Sur les demandes accessoires
Monsieur [Z] [N], partie qui succombe en partie, supportera la charge des dépens en application de l'article 696 du code de procédure civile, qui comprendront notamment le coût du commandement de payer.
L’équité justifie de ne pas faire droit à la demande formée au titre de l'article 700 du code de procédure civile.
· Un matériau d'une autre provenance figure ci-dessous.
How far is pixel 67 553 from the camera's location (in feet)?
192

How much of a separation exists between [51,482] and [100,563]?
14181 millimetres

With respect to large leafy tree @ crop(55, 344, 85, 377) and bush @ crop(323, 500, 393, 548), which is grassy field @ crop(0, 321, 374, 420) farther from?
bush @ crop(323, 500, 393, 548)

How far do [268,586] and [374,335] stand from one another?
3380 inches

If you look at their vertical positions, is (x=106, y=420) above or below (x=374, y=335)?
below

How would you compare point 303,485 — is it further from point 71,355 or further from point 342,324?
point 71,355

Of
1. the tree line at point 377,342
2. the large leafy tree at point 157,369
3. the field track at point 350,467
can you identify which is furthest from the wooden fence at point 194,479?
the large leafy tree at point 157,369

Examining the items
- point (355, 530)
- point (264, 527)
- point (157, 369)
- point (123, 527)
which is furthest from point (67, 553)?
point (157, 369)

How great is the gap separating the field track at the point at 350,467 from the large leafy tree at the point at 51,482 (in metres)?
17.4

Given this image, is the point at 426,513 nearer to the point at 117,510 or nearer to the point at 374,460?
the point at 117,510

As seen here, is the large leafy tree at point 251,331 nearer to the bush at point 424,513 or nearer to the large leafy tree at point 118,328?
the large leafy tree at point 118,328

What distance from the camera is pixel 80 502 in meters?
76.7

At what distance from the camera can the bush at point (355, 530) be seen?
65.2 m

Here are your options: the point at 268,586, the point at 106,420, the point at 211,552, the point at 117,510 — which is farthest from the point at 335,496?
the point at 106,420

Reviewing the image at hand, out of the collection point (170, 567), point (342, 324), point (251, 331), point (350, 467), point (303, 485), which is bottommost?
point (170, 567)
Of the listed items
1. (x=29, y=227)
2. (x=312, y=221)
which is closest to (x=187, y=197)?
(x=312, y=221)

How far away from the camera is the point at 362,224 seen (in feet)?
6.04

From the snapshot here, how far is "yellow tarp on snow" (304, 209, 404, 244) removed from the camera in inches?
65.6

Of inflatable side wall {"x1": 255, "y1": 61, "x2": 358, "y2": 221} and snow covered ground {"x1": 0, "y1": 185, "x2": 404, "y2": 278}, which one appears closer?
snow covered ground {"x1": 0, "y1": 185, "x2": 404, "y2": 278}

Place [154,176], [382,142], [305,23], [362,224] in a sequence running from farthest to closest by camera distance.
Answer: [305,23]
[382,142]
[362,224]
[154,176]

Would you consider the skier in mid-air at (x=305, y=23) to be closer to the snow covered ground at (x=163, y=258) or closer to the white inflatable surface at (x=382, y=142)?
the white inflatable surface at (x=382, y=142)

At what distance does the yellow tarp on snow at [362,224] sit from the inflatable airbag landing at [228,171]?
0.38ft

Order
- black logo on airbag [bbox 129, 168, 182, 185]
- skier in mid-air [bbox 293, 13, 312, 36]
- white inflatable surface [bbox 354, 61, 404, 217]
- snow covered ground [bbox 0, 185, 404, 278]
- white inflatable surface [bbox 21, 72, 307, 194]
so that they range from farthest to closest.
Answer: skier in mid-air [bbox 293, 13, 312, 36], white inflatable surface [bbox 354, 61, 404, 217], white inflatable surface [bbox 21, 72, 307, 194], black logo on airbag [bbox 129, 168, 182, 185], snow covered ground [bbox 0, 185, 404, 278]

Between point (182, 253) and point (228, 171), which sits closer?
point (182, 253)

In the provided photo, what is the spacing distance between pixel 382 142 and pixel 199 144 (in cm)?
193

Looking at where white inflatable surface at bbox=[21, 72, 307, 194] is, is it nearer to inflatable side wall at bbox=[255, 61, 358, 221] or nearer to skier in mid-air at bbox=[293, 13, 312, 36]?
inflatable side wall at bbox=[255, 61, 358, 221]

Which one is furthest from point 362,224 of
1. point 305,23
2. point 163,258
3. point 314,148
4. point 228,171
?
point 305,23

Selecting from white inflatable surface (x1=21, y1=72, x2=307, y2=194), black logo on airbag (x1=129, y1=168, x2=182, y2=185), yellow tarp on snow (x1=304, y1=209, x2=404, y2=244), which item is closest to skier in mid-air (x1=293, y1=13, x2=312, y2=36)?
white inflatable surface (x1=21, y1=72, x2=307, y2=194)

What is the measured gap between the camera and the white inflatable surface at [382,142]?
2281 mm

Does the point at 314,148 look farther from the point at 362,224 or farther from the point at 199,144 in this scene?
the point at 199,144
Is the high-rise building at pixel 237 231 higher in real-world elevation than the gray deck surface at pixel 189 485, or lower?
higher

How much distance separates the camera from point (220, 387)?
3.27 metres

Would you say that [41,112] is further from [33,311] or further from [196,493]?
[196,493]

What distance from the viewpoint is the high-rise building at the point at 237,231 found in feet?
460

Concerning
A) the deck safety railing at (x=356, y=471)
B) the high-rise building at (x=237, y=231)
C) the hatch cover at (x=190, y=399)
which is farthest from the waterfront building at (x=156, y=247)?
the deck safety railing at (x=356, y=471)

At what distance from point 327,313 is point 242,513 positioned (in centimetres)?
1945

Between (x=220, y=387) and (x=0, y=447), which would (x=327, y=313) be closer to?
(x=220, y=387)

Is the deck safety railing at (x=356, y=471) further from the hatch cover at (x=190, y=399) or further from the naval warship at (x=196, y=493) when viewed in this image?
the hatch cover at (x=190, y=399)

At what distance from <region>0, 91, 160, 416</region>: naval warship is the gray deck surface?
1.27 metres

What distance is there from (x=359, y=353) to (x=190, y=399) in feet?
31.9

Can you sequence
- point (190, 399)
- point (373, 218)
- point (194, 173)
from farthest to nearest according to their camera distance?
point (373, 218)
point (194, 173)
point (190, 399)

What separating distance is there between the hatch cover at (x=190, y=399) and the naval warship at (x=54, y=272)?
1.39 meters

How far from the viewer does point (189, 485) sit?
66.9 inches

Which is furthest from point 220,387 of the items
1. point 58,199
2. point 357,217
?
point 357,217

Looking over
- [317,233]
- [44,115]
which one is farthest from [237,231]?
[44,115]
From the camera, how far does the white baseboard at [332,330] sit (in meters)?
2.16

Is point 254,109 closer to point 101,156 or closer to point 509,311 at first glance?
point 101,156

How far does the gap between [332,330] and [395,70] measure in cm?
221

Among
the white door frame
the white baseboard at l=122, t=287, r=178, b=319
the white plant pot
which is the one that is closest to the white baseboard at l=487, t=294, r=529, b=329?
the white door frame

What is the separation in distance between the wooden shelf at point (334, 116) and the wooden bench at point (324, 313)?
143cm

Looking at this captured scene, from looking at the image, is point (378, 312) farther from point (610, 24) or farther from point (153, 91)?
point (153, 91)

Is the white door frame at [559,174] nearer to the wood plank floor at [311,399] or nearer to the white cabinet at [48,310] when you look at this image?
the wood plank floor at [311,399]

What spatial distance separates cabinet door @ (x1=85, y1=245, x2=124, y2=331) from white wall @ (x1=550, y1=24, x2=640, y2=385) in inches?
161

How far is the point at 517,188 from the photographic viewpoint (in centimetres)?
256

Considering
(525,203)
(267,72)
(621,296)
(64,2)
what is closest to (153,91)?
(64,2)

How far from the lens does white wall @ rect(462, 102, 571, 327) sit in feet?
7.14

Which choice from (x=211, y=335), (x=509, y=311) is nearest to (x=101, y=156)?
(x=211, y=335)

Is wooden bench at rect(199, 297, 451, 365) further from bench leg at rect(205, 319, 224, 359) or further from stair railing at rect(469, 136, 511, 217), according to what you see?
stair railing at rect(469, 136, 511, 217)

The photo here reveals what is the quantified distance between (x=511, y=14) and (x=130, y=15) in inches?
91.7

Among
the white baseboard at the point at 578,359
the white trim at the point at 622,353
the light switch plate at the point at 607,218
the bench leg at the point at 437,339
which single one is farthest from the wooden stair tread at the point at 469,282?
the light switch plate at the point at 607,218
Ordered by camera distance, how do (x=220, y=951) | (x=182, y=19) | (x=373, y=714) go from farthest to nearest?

La présente décision est exécutoire à titre provisoire, conformément à l'article 514 du code de procédure civile.
PAR CES MOTIFS
Le juge des contentieux de la protection statuant publiquement, après débats en audience publique, par jugement mis à disposition au greffe contradictoire et en premier ressort,
Constate que les conditions d’acquisition de la clause résolutoire figurant au bail conclu le 16 avril 2022 entre Monsieur [G] [E] et Monsieur [Z] [N] concernant l’appartement à usage d’habitation, situé au [Adresse 4] sont réunies à la date du 28 août 2023 ;
Ordonne en conséquence à Monsieur [Z] [N] de libérer les lieux et de restituer les clés dans le délai de quinze jours à compter de la signification du présent jugement ;
Dit qu’à défaut pour Monsieur [Z] [N] d’avoir volontairement libéré les lieux et restitué les clés dans ce délai, Monsieur [G] [E] pourra, deux mois après la signification d’un commandement de quitter les lieux, faire procéder à son expulsion ainsi qu’à celle de tous occupants de son chef, conformément à l'article L.412-1 du code des procédures civiles d'exécution, y compris le cas échéant avec le concours d’un serrurier et de la force publique ;
Dit n’y avoir lieu à ordonner l'enlèvement, le transport et la séquestration des meubles éventuellement laissés sur place et rappelle que le sort du mobilier garnissant le logement est prévu par les articles L.433-1 et suivants du code des procédures civiles d'exécution ;
Condamne Monsieur [Z] [N] à verser à Monsieur [G] [E] la somme de 5 520 euros (décompte arrêté au 28 août 2023, incluant la mensualité d’août 2023) correspondant aux loyers et charges impayés jusqu’à la résiliation du bail, avec les intérêts au taux légal sur la somme de 4 140 euros à compter du 26 juin 2023, et à compter du 21 février 2024 pour le surplus ;
Condamne Monsieur [Z] [N] à verser à Monsieur [G] [E] une indemnité d’occupation d'un montant de 2 071 euros pour la période du 29 août 2023 au 29 avril 2024 (échéance d’avril 2024 incluses) ;
Condamne Monsieur [Z] [N] à verser à Monsieur [G] [E] une indemnité mensuelle d’occupation d'un montant de 400 euros compte tenu de l’état du logement, à compter du 30 avril 2024 et jusqu’à la date de la libération effective et définitive des lieux (volontaire ou en suite de l'expulsion) ;
Condamne Monsieur [G] [E] à verser à Monsieur [Z] [N] la somme de 800 euros en réparation de son préjudice de jouissance ;
Dit n'y avoir lieu à paiement d'une indemnité au titre de l’article 700 du code de procédure civile ;
Ordonne la transmission de la présente décision au représentant de l'Etat dans le département ;
Condamne Monsieur [Z] [N] aux dépens, qui comprendront notamment le coût du commandement de payer ;
Rappelle que le présent jugement est exécutoire de plein droit à titre provisoire.
Ainsi jugé et prononcé par mise à disposition les jour, mois et an susdits par le juge des contentieux de la protection et le greffier susnommés.